While the infusion experience can be therapeutic, the real work happens in the hours afterward. While more research is needed on ketamine’s mechanism of action, so far evidence suggests that it works through the inhibition of biogenic amine uptake, binding to opioid receptors, and inhibition of N-methyl D-aspartate (NMDA) receptors. A 2018 study suggests that ketamine may diminish treatment-resistant depression by normalizing the interaction between the DMN (default mode network) and salience networks. It’s believed that ketamine can be effective in the treatment of depression, PTSD, and other mental health concerns on a structural level, by stimulating dendritic and synaptic growth restoration of connectivity.
What Else Should I Know?
Reactions to ketamine infusions vary, which is why it’s safest to start on a low dose. One can expect to feel out of it and dizzy after an infusion, and should not drive a car or do other activities that might pose a physical danger. For several hours after the infusion, it is best to clear that time to relax, have a loved one take care of you, or hang out and watch TV or listen to music.

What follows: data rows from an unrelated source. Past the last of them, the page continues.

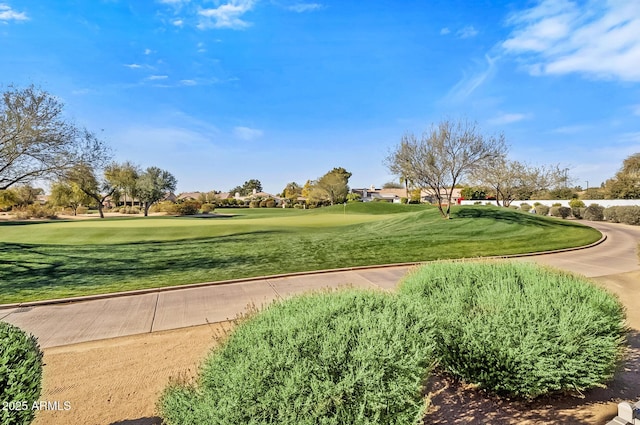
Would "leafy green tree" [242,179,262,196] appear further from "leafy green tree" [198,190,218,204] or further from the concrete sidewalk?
the concrete sidewalk

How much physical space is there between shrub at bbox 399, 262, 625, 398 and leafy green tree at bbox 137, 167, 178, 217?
1994 inches

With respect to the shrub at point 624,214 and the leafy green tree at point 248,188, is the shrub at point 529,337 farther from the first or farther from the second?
the leafy green tree at point 248,188

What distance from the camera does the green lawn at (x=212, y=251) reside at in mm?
9203

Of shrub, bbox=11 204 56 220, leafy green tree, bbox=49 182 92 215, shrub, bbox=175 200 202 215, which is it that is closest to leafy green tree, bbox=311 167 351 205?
shrub, bbox=175 200 202 215

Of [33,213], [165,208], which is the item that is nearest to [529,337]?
[165,208]

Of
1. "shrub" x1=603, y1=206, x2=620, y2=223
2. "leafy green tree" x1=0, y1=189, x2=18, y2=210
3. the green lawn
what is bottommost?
the green lawn

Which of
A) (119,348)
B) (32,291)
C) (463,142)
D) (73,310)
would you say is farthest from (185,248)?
(463,142)

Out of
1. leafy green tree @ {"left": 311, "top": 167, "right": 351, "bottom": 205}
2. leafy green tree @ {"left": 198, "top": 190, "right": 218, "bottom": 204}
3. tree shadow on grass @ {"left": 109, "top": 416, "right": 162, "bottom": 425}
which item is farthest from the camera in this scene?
leafy green tree @ {"left": 198, "top": 190, "right": 218, "bottom": 204}

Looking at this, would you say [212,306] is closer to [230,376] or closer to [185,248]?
[230,376]

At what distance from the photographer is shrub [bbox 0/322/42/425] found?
2051 mm

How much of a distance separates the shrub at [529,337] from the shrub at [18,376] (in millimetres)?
3167

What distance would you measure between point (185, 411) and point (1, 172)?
18.7 metres

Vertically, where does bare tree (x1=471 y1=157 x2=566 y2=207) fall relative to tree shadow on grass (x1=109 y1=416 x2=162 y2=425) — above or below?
above

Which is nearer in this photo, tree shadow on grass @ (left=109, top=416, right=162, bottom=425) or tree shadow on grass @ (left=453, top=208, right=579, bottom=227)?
tree shadow on grass @ (left=109, top=416, right=162, bottom=425)
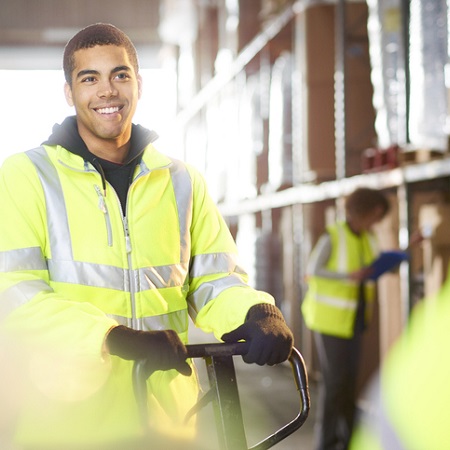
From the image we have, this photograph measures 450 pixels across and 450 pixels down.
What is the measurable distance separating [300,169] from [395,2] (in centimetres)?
265

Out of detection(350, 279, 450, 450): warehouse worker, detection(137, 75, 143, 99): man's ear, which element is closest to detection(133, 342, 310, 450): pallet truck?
detection(137, 75, 143, 99): man's ear

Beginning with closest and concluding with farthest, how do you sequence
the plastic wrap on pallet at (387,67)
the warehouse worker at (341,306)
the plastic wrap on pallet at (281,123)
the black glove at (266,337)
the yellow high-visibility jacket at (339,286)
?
the black glove at (266,337), the warehouse worker at (341,306), the yellow high-visibility jacket at (339,286), the plastic wrap on pallet at (387,67), the plastic wrap on pallet at (281,123)

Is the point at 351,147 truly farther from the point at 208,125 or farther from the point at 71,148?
the point at 208,125

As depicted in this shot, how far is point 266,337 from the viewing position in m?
2.11

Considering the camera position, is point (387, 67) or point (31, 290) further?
point (387, 67)

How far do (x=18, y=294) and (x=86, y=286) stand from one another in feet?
0.63

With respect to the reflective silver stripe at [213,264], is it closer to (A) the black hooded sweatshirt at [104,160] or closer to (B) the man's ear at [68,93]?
(A) the black hooded sweatshirt at [104,160]

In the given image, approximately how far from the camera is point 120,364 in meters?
2.29

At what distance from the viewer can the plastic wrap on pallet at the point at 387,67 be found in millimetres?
Answer: 7328

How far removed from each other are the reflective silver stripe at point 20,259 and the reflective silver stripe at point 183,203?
15.0 inches

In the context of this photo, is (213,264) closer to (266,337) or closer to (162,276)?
(162,276)

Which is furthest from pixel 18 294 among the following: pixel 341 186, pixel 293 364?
pixel 341 186

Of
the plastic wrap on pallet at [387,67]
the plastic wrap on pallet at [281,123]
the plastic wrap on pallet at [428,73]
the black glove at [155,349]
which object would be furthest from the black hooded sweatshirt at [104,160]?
the plastic wrap on pallet at [281,123]

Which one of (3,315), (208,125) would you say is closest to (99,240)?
(3,315)
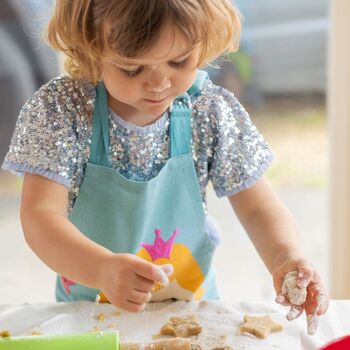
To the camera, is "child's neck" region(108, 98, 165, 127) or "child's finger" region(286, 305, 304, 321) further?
"child's neck" region(108, 98, 165, 127)

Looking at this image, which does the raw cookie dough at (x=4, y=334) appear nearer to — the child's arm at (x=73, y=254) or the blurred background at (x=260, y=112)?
the child's arm at (x=73, y=254)

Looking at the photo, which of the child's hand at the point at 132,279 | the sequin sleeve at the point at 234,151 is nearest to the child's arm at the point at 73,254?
the child's hand at the point at 132,279

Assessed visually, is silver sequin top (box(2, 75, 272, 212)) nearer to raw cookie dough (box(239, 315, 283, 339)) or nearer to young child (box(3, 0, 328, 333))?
young child (box(3, 0, 328, 333))

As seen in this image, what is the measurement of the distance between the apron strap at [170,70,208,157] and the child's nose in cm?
14

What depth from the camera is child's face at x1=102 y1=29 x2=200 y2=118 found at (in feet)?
2.54

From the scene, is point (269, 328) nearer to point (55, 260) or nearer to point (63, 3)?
point (55, 260)

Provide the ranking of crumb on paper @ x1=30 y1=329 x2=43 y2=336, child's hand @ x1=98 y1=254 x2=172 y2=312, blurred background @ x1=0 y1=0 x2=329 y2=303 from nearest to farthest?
child's hand @ x1=98 y1=254 x2=172 y2=312 < crumb on paper @ x1=30 y1=329 x2=43 y2=336 < blurred background @ x1=0 y1=0 x2=329 y2=303

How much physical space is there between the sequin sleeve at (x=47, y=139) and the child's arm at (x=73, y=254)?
14mm

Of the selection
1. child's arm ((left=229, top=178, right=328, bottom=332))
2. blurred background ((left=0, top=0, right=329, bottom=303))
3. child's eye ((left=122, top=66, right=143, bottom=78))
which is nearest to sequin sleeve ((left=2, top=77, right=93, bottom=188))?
child's eye ((left=122, top=66, right=143, bottom=78))

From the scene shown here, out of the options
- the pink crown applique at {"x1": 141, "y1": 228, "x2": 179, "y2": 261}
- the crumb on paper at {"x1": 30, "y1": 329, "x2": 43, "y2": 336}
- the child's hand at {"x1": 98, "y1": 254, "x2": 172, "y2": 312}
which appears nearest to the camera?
the child's hand at {"x1": 98, "y1": 254, "x2": 172, "y2": 312}

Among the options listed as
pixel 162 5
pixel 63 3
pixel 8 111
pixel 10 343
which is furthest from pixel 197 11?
pixel 8 111

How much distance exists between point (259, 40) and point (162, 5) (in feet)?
6.61

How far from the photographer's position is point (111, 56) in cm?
80

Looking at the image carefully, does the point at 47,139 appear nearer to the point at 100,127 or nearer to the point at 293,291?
the point at 100,127
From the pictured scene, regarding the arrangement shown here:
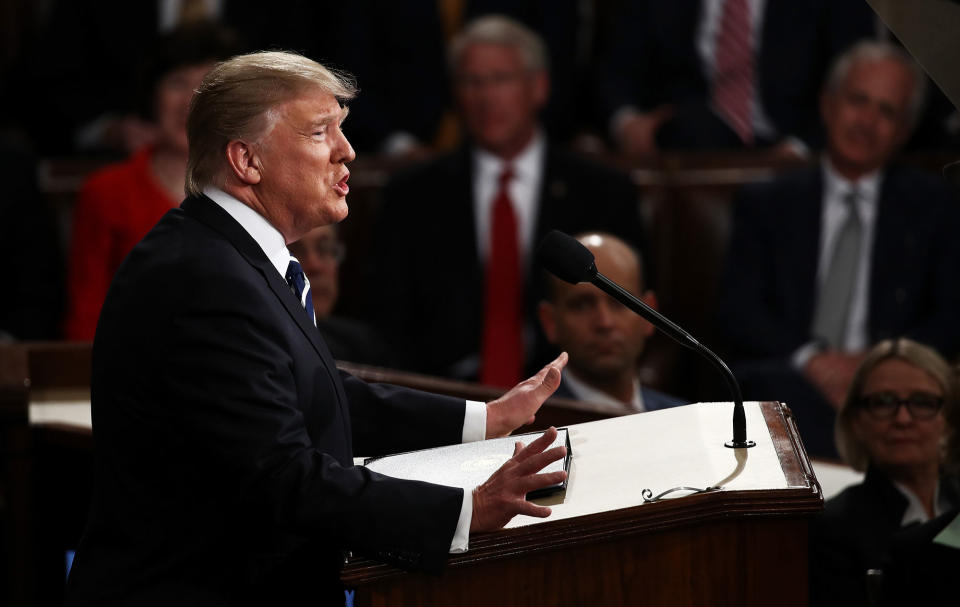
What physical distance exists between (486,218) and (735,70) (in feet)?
3.24

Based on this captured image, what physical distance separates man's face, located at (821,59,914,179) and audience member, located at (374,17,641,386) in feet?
1.88

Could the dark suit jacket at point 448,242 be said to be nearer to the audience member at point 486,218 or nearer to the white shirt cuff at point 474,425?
the audience member at point 486,218

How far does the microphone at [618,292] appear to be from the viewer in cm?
156

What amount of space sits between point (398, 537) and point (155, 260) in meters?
0.40

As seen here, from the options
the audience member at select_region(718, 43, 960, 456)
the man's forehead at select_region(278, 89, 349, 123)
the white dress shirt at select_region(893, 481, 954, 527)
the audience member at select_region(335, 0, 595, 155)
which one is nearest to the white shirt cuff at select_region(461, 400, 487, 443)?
the man's forehead at select_region(278, 89, 349, 123)

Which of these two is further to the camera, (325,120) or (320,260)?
(320,260)

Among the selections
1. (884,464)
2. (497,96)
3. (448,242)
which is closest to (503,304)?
(448,242)

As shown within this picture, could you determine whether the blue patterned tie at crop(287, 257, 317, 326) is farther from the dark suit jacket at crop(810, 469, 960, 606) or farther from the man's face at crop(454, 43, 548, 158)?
the man's face at crop(454, 43, 548, 158)

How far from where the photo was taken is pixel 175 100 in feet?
11.4

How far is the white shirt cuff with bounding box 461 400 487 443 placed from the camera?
1714mm

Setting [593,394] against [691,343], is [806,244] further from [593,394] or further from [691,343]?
[691,343]

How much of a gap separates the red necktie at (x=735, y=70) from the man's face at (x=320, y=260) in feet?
5.24

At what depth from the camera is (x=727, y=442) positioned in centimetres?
159

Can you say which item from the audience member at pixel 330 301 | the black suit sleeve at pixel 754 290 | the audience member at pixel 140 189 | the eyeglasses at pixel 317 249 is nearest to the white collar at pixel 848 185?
the black suit sleeve at pixel 754 290
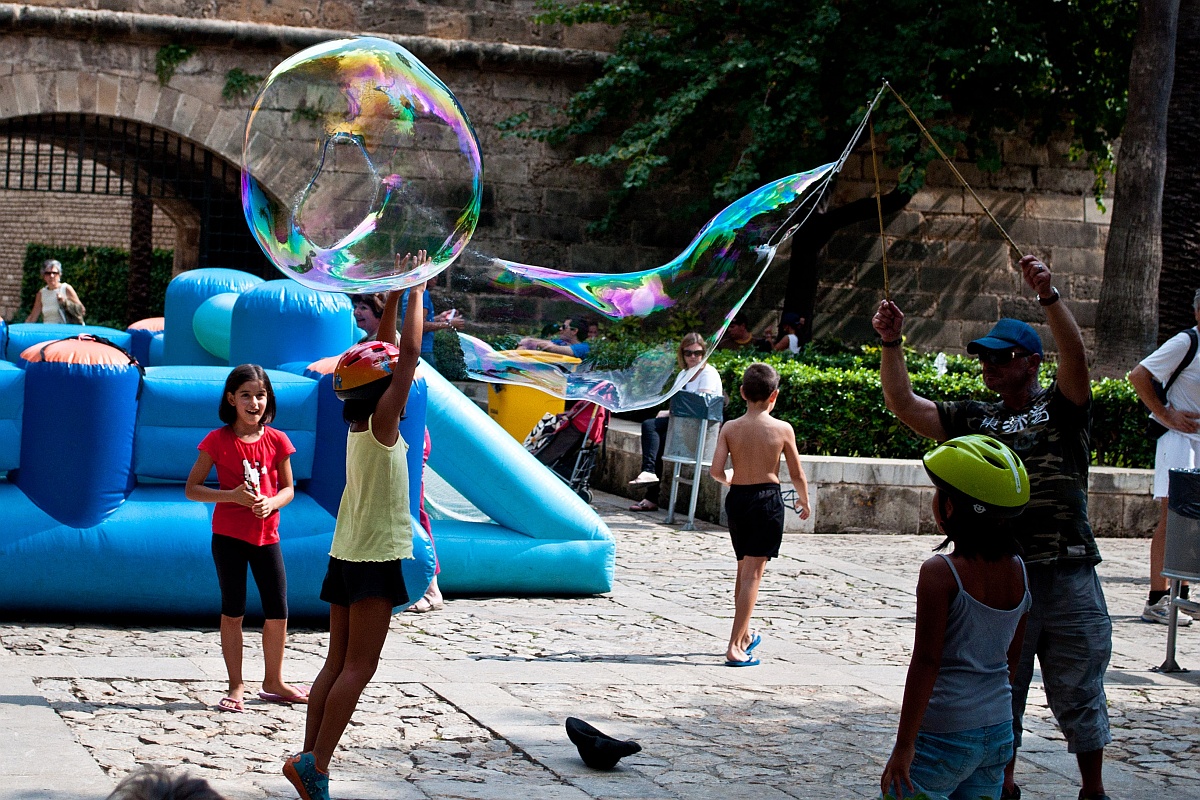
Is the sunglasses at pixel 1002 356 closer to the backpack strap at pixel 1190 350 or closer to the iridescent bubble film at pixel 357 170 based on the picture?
the iridescent bubble film at pixel 357 170

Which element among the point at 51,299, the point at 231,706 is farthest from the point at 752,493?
the point at 51,299

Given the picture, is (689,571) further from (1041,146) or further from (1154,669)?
(1041,146)

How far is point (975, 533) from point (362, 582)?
5.91ft

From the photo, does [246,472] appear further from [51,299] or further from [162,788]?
[51,299]

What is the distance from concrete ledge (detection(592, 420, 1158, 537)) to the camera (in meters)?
10.9

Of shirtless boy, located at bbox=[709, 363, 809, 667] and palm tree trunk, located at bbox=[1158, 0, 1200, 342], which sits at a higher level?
palm tree trunk, located at bbox=[1158, 0, 1200, 342]

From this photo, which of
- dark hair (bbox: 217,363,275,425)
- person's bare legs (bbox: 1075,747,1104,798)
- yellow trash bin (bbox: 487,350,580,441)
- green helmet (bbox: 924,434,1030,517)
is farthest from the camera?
yellow trash bin (bbox: 487,350,580,441)

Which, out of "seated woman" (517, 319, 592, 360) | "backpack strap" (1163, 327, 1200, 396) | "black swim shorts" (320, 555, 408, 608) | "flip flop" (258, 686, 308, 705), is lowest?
"flip flop" (258, 686, 308, 705)

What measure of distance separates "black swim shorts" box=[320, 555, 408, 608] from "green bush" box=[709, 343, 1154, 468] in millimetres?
7450

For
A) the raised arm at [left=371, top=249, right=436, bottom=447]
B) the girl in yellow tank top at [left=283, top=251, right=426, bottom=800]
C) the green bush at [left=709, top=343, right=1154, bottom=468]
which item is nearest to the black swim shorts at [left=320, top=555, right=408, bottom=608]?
the girl in yellow tank top at [left=283, top=251, right=426, bottom=800]

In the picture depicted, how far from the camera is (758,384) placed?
22.5 ft

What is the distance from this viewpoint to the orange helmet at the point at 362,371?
4086mm

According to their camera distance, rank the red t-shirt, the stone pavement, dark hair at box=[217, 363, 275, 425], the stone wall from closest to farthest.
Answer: the stone pavement
the red t-shirt
dark hair at box=[217, 363, 275, 425]
the stone wall

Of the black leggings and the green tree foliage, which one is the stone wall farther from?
the black leggings
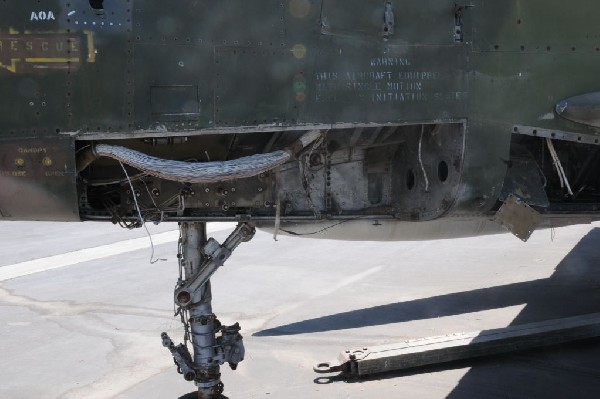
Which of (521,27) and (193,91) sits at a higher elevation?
(521,27)

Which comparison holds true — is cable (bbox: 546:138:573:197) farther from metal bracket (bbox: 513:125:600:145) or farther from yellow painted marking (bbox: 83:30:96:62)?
yellow painted marking (bbox: 83:30:96:62)

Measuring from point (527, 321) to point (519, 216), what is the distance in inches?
171

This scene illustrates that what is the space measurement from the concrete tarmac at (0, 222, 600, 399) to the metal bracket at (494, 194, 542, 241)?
2185 mm

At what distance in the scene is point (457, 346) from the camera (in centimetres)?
862

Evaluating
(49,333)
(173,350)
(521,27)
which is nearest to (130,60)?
(173,350)

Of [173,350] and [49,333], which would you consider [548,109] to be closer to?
[173,350]

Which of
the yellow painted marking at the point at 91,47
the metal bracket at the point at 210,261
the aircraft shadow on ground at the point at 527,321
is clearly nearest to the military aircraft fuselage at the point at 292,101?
the yellow painted marking at the point at 91,47

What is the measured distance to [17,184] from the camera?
5.65 meters

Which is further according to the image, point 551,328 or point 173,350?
point 551,328

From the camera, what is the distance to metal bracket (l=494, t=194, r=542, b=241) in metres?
6.36

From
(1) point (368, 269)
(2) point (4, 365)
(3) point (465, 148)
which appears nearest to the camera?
(3) point (465, 148)

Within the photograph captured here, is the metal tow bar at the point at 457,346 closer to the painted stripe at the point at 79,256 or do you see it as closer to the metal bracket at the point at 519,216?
the metal bracket at the point at 519,216

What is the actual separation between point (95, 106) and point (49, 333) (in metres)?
5.70

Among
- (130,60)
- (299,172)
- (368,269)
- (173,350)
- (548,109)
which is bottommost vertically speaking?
(368,269)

Adverse reactions to ketamine infusions that have been reported include elevated heart rate and blood pressure. Before a ketamine infusion, a nurse or practitioner will check your blood pressure to ensure safety. Some experience nausea and vomiting, so one should ensure their ketamine infusions take place at a reputable clinic under medical supervision, and ideally have a trusted friend or loved one monitor them afterward. As noted by ketamine’s popularity as a recreational drug, there is some risk for dependence or abuse, further emphasizing the importance of using ketamine under a doctor’s supervision.
The emerging research on ketamine infusions suggests that this treatment could be a literal life-saver for patients with treatment-resistant depression. Overall, ketamine infusions appear to be tolerated well and can be an enjoyable experience. However, one should treat it seriously, as there are potential risks, and only take ketamine under the supervision of a doctor at a reputable clinic.